Comment 5 Conrad Meyer freebsd_committer 2020-05-18 15:58:35 UTC
(Our backtrace / libexecinfo (llvm-libunwind) relies on asynchronous unwind tables and does not know about frame pointers.  Sure, maybe it should!  That would be nice.)
Comment 6 Dimitry Andric freebsd_committer 2020-05-18 16:02:50 UTC
(In reply to Conrad Meyer from comment #3)
This was done to fix bug 246322. As explained there, it is to work around a BFD ld assertion or bug. I'm fine with reverting, as long as we either fix BFD ld, or ban the use of it. :)
Comment 7 Dimitry Andric freebsd_committer 2020-05-18 16:04:17 UTC
(In reply to Dimitry Andric from comment #6)
> work around a BFD ld assertion or bug.

For more explanation see base r209294. It still hits the assertion with binutils master as of last week.
Comment 8 Conrad Meyer freebsd_committer 2020-05-18 16:05:14 UTC
We switched to both ld.lld and llvm-libunwind in CURRENT, so maybe leave it be in stable/ and just revert in CURRENT?
Comment 9 Conrad Meyer freebsd_committer 2020-05-18 16:07:52 UTC
> places the special CIE into the .eh_frame indicating the end of section,
> that is located before generated unwind table.
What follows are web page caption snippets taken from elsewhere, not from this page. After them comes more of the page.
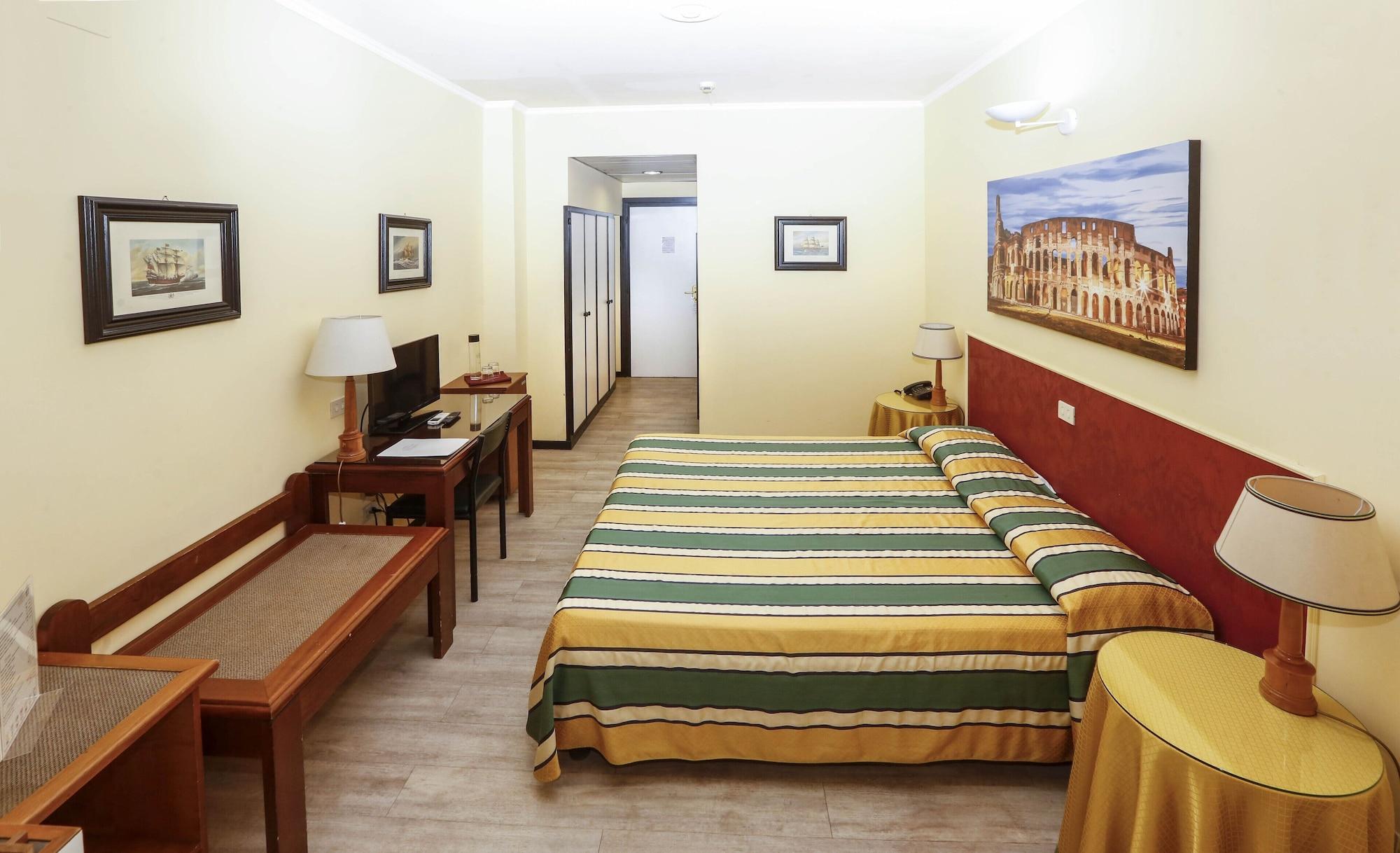 Hotel Giardino D'Europa Roma Ngoại thất bức ảnh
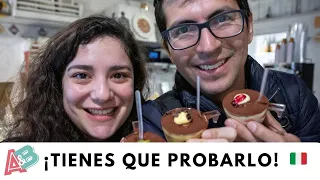 El mejor Tiramisú en Roma  / Ana y Bern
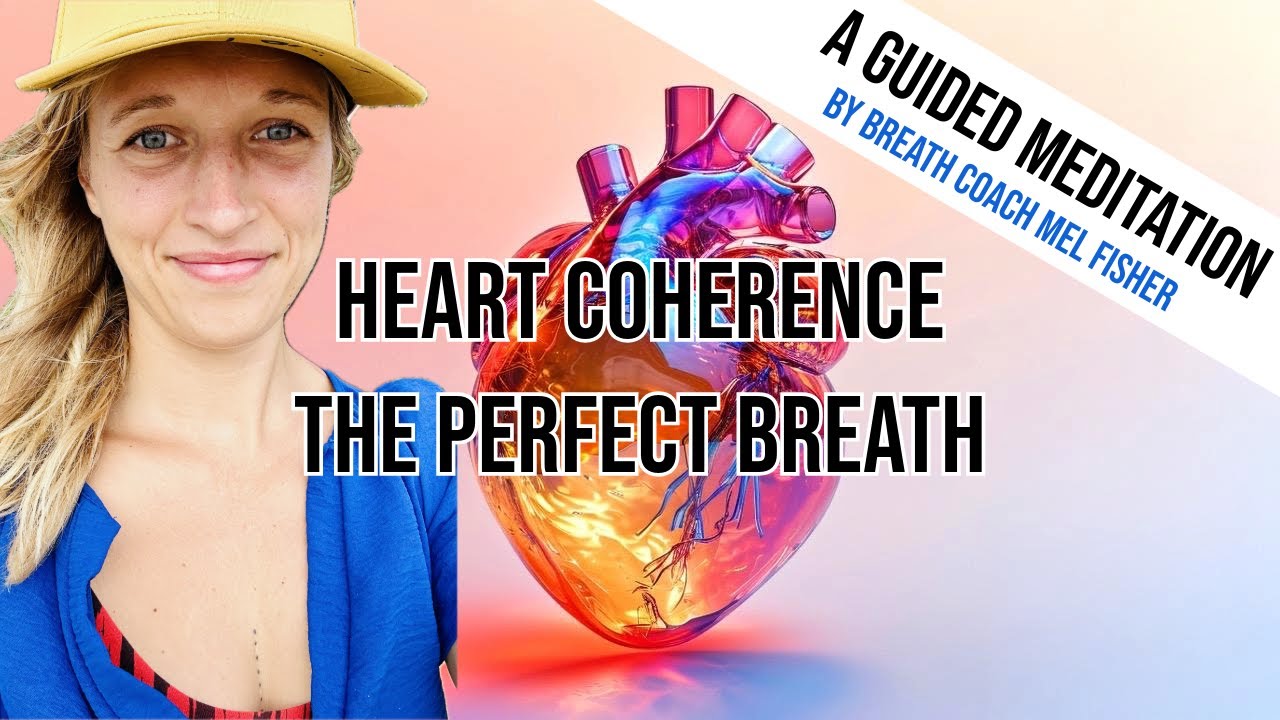 Heart Coherence Guided Meditation - 10 Minutes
New ld has assertion that
> verifies that closing CIE is indeed the last CIE,

Would it be possible to (?)fix LLVM to not mark the CIE as end of section?  I guess I'm unclear on if ld.bfd's assertion is reasonable or what.  Why doesn't this happen for other objects built with async unwind tables?
Comment 10 Dimitry Andric freebsd_committer 2020-05-18 16:12:22 UTC
(In reply to Conrad Meyer from comment #9)
Maybe, but I'm not sure that is the right way to go. In base r209294 the problem in BFD ld was first spotted, and at that time it was likely triggered by newer versions of gcc. But kan@ may know a bit more about this.

E.g. with the information I have now, I think this is a BFD ld bug/misfeature, and it should be fixed there.
Comment 11 Conrad Meyer freebsd_committer 2020-05-20 14:38:17 UTC
Any idea why this trips for crt1.o but not any other .o?
Comment 12 Dimitry Andric freebsd_committer 2020-05-20 19:54:00 UTC
(In reply to Conrad Meyer from comment #11)
You mean the ld.bfd assertion? Maybe it is because crt1.o is linked using -r from crt1_c.o and crt1_s.o?
Comment 13 Conrad Meyer freebsd_committer 2020-05-20 20:04:01 UTC
(In reply to Dimitry Andric from comment #12)
Yep, the ld.bfd assertion.
Comment 14 Konstantin Belousov freebsd_committer 2020-05-20 20:15:52 UTC
Trips exactly what ?
crt1.o is specially added to the linker command line to create the final binary.  It mist go first among all object files supplied to the linker.
Comment 15 Conrad Meyer freebsd_committer 2020-05-20 20:21:04 UTC
(In reply to Konstantin Belousov from comment #14)
Trips bug 246322:
> /usr/bin/ld: error in /usr/lib/crt1.o(.eh_frame); no .eh_frame_hdr table will be created.